Of course, if you click on an app screenshot inside a photo browser, you’re at very little risk, because the clicks or taps simply won’t do what you expect – indeed, you may end up editing or scribbling lines on the image instead.

But when it comes to a browser-in-the-browser “artwork attack” instead, misdirected clicks or taps in a simulated window can be dangerous, because you’re still in an active browser window, where JavaScript is in play, and where links still work…

…you’re just not in the browser window you thought, and you’re not on the website you thought, either.

Worse still, any JavaScript running in the active browser window (which came from the original imposter site you visited) can simulate some of the expected behaviour of a genuine browser popup window in order to add realism, such as dragging it, resizing it, and more.

As we said at the start, if you’re waiting for a real popup window, and you see something that looks like a popup window, complete with realistic browser buttons plus an address bar that matches what you were expecting, and you’re in a bit of a hurry…

…we can fully understand how you might misrecognise the fake window as a real one.

Steam Games targeted

In the Group-IB research we mentioned above, the real-world BitB attack that the researchers came aross used Steam Games as a lure.

A legitimate looking site, albeit one you’d never heard of before, would offer you a chance to win places at an upcoming gaming tournament, for example…

…and when the site said it was popping up a separate browser window containing a Steam login page, it really presented a browser-in-the-browser bogus window instead.

The researchers noted that the attackers didn’t just use BitB trickery to go for usernames and passwords, but also tried to simulate Steam Guard popups asking for two-factor authentication codes, too.

Fortunately, the screenshots presented by Group-IB showed that the criminals they happened upon in this case weren’t terribly careful about the art-and-design aspects of their scammery, so most users probably spotted the fakery.

But even a well-informed user in a hurry, or someone using a browser or operating system they weren’t familiar with, such as at a friend’s house, might not have noticed the inaccuracies.

Also, more fastidious criminals would almost certainly come up with more realistic fake content, in the same way that not all email scammers make spelling mistakes in their messages, thus potentially leading more people into giving away their access credentials.

What to do?

Here are three tips:

• Browser-in-the-Browser windows aren’t real browser windows.

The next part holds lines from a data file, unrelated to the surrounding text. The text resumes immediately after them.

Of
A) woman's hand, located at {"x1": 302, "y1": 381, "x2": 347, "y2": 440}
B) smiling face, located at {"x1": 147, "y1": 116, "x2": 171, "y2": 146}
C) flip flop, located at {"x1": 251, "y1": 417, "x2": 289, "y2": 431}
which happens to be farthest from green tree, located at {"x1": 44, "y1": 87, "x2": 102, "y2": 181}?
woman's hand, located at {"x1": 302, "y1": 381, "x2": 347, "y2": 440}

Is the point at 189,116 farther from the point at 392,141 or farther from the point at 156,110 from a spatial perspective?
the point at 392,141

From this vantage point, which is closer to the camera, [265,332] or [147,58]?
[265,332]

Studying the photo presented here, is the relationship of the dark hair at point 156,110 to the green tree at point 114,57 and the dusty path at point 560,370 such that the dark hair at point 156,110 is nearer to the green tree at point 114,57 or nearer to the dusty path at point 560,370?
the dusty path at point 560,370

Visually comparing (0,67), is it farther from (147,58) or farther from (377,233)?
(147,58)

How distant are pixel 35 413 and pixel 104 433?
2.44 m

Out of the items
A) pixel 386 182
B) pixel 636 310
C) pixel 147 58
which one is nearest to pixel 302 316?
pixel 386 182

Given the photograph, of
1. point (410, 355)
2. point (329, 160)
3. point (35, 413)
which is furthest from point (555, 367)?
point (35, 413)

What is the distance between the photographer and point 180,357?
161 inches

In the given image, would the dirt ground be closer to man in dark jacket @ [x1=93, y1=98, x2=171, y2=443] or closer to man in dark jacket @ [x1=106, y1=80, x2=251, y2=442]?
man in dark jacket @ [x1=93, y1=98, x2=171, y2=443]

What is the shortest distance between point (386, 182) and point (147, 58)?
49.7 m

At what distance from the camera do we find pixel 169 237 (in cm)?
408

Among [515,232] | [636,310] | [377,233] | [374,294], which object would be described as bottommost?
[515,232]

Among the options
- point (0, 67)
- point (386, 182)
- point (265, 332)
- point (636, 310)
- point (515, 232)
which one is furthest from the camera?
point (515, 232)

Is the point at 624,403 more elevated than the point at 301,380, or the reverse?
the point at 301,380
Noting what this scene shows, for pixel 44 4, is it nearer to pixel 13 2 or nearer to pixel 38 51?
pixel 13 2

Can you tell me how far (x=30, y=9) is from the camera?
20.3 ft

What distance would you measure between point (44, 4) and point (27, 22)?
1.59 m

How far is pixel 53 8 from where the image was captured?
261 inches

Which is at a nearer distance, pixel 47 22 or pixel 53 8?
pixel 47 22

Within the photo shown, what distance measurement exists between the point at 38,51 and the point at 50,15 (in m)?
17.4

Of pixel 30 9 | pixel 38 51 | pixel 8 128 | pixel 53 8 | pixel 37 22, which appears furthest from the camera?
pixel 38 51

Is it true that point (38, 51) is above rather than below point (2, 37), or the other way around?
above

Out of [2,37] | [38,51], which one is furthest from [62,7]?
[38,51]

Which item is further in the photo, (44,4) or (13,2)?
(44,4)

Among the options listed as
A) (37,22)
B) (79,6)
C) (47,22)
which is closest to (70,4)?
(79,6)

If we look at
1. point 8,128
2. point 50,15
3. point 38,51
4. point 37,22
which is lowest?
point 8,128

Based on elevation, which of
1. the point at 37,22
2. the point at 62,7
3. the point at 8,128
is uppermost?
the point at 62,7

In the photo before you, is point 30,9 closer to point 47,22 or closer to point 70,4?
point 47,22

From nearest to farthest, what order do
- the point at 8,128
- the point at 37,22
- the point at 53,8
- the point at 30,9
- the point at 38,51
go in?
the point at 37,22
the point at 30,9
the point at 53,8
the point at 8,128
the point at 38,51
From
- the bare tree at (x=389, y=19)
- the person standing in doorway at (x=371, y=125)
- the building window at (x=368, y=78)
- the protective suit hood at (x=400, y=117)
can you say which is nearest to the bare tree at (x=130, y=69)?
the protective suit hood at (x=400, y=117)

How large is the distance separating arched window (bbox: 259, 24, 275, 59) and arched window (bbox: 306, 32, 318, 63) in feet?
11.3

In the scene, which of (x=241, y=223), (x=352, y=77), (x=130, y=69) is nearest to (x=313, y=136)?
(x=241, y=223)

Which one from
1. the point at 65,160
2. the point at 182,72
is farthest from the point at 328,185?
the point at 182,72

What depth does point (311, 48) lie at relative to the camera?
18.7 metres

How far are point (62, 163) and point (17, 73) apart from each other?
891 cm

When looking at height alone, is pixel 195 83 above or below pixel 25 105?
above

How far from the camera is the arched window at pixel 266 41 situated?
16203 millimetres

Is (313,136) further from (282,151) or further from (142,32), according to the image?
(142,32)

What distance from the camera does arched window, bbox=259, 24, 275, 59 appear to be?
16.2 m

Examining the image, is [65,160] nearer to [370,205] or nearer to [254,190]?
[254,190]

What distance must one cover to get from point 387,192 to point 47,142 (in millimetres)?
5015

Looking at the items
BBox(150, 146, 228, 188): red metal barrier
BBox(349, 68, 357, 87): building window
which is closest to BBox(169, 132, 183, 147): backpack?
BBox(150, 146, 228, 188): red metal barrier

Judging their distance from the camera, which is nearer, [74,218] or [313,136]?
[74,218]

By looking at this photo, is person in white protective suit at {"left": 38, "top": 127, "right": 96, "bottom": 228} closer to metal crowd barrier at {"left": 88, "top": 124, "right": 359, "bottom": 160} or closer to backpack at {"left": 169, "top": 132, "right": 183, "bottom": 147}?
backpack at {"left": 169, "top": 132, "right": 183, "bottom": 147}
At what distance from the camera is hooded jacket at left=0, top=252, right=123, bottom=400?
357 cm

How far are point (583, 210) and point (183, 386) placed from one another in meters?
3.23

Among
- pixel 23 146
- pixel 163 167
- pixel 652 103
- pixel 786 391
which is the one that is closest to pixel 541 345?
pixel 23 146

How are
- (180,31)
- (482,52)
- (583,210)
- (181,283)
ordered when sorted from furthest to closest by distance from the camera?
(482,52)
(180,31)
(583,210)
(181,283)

Although they may seem like operating system level windows, with buttons and icons that look just like the real deal, they don’t behave like operating system windows. They behave like web pages, because that’s what they are. If you’re suspicous, try dragging the suspect window outside the main browser window that contains it. A real browser window will behave independently, so you can move it outside and beyond the original browser window. A fake browser window will be “imprisoned” inside the real window it’s shown in, even if the attacker has used JavaScript to try to simulate as much genuine-looking behaviour as possible. This will quickly give away that it’s part of a web page, not a true window in its own right.
• Examine suspect windows carefully. Realistically mocking up the look and feel of an operating system window inside a web page is easy to do badly, but difficult to do well. Take those extra few seconds to look for telltale signs of fakery and inconsistency.
• If in doubt, don’t give it out. Be suspicious of sites you’ve never heard of, and that you have no reason to trust, that suddenly want you to login via a third-party site.

Never be in a hurry, because taking your time will make you much less likely to see what you think is there instead of what seeing what actually is there.

In three words: Stop. Think. Connect.

Featured image of a photo of a browser showing a photo of a painting of a pipe proclaiming that it is not, in fact, a pipe: via Wikipedia. (Artwork is Magritte’s “La Trahison des Images”, better known as “This is not a pipe”, because in any strict sense it isn’t.)